Vivi Hlavsa




Newsworthy

Caught up in a current
event, the flying newspaper
briefly pressed itself
against the car windshield,
canvassed the panicked face,
then sank to the street,
reclining, a Henry Moore,
(full of suggestive holes)
before folding in half,
cardiovasculars done.


The Suicide

Dropping off his cat for my care,
my friend Al, the psychologist,
told me my son would never learn
to ride a horse, that he tended toward
hysteria, and that, for himself,
psychotherapy couldn't work
because he was too smart; he knew
what the therapist would say before
it was said. What he didn't
tell me--what I didn't discover
for months--was that he was planning
suicide. I should have known what
with his watery, wide blue eyes,
his flushed cheeks, his grief-spreading
                                       mouth.


The Race for the Spoils

Walking fast, I am passed
by a brown and black Wooly Bear
Caterpillar, rippling back
along the road the other way,
working his legs. At my firm step,
he barely nods, barely bothers
to downshift.
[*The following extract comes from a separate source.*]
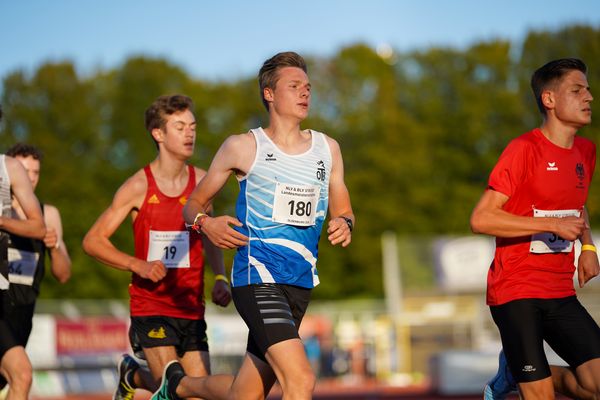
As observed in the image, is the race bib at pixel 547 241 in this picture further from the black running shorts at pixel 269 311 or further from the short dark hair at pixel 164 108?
the short dark hair at pixel 164 108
He's busy about
his caterpillar business
(on Winter Alert), the way I must
be about mine, walking fast now,
faster than yesterday, trying
hard to outrun some worms.


About the Author

Virginia (ViVi) Hlavsa taught English at Queens College and tutored young adults with learning disabilities. She has written scholarly articles and a book, Faulkner and the Thoroughly Modern Novel, and several books of poetry, Re-Versing: Memoire of the Non-Agenarian, Waking October Leaves and Squinnied for a Sign. As president of the Kingston AAUW (American Association for University Women), ViVi led book groups, movie discussions, trips to museums, and instituted “One Book, One Community” with area colleges and libraries. In 2011, ViVi started SSIP (Seniors Serving in Place), now with five branches (see info.SSIP), for which she won New York State’s “Senior of the Year” in 2017. Several new books of poems are planned.